Reproduce word for word the part of the data that begins with the line containing "By looking at" and continues through the end of the data.

[Stored data from a collection]
━━━━━━━━━━━━━━━━━━━━

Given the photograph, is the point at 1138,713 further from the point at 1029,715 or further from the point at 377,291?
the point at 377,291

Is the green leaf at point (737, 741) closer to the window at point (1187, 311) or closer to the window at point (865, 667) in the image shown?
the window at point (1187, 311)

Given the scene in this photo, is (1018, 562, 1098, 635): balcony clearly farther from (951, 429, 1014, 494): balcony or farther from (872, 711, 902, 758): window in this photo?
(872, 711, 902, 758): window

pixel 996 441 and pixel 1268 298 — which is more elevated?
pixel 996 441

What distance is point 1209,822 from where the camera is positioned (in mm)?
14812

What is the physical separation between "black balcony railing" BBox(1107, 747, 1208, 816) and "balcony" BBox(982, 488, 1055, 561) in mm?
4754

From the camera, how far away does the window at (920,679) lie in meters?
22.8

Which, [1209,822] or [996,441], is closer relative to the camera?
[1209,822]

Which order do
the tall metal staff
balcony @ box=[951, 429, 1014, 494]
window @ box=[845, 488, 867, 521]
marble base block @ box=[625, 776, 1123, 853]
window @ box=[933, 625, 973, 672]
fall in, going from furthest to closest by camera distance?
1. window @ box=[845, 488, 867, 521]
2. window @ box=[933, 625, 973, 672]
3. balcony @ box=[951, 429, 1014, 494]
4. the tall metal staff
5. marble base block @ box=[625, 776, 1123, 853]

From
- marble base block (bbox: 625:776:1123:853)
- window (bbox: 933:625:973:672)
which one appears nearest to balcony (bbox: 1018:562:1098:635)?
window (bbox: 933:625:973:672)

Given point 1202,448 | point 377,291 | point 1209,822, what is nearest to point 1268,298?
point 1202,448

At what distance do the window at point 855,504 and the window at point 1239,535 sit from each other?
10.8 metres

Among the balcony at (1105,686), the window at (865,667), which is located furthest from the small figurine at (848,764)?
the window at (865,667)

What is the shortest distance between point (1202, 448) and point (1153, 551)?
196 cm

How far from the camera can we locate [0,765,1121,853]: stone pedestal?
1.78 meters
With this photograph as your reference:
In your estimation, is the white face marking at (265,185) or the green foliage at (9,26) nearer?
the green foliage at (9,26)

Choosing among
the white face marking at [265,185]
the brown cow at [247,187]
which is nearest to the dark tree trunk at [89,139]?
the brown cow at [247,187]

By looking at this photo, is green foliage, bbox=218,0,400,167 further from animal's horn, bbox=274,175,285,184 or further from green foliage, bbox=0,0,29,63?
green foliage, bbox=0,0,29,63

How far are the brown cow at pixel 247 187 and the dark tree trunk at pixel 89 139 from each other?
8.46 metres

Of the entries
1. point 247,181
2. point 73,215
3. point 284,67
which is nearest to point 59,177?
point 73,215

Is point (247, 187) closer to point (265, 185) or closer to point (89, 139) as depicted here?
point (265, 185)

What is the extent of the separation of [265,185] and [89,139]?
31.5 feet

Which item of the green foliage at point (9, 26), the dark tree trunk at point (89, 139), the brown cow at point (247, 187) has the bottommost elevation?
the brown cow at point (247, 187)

━━━━━━━━━━━━━━━━━━━━

CORRECT RESULT:
By looking at this photo, is green foliage, bbox=218,0,400,167 further from animal's horn, bbox=274,175,285,184 or further from green foliage, bbox=0,0,29,63?
green foliage, bbox=0,0,29,63

How far are the brown cow at pixel 247 187 and the dark tree trunk at pixel 89 139 from each other?
8.46 metres

Of the entries
1. point 247,181
2. point 73,215
3. point 284,67
which is nearest to point 59,177?
point 73,215

Is point (247, 187) closer to point (265, 185) or closer to point (89, 139) as depicted here?
point (265, 185)

What is the extent of the separation of [265,185] and [89,139]?
31.5 feet

Which item of the green foliage at point (9, 26), the dark tree trunk at point (89, 139), the brown cow at point (247, 187) has the bottommost elevation?
the brown cow at point (247, 187)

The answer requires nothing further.